_What is being asked_:
Write out, word for word, every line from the one containing "สปอร์ตไลท์โซล่าเซลล์ 56 LED" through the final line of the records.
-*-
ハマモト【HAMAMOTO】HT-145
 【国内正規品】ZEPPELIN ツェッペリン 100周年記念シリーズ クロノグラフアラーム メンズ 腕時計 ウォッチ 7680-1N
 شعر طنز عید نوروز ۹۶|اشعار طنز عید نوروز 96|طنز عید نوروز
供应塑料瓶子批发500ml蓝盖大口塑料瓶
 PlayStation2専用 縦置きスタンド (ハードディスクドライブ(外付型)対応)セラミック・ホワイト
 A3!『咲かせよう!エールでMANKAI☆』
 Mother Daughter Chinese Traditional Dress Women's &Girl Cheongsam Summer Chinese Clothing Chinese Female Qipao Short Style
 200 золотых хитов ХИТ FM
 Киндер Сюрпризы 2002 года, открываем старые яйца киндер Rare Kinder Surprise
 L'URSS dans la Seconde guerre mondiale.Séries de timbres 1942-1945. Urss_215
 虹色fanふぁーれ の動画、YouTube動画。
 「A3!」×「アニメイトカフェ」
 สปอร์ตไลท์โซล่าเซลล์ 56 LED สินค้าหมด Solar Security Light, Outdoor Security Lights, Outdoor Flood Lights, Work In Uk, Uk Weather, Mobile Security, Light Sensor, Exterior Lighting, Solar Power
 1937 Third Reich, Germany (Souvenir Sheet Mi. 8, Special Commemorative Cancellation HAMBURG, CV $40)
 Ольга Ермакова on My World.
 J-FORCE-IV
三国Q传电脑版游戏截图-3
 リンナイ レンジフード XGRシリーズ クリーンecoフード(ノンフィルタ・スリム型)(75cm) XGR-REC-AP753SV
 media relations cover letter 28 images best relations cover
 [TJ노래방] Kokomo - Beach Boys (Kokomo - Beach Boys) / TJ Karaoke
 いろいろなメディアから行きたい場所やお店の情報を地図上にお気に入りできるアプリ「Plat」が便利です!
-*-
_Result below_:
 สปอร์ตไลท์โซล่าเซลล์ 56 LED สินค้าหมด Solar Security Light, Outdoor Security Lights, Outdoor Flood Lights, Work In Uk, Uk Weather, Mobile Security, Light Sensor, Exterior Lighting, Solar Power
 1937 Third Reich, Germany (Souvenir Sheet Mi. 8, Special Commemorative Cancellation HAMBURG, CV $40)
 Ольга Ермакова on My World.
 J-FORCE-IV
三国Q传电脑版游戏截图-3
 リンナイ レンジフード XGRシリーズ クリーンecoフード(ノンフィルタ・スリム型)(75cm) XGR-REC-AP753SV
 media relations cover letter 28 images best relations cover
 [TJ노래방] Kokomo - Beach Boys (Kokomo - Beach Boys) / TJ Karaoke
 いろいろなメディアから行きたい場所やお店の情報を地図上にお気に入りできるアプリ「Plat」が便利です!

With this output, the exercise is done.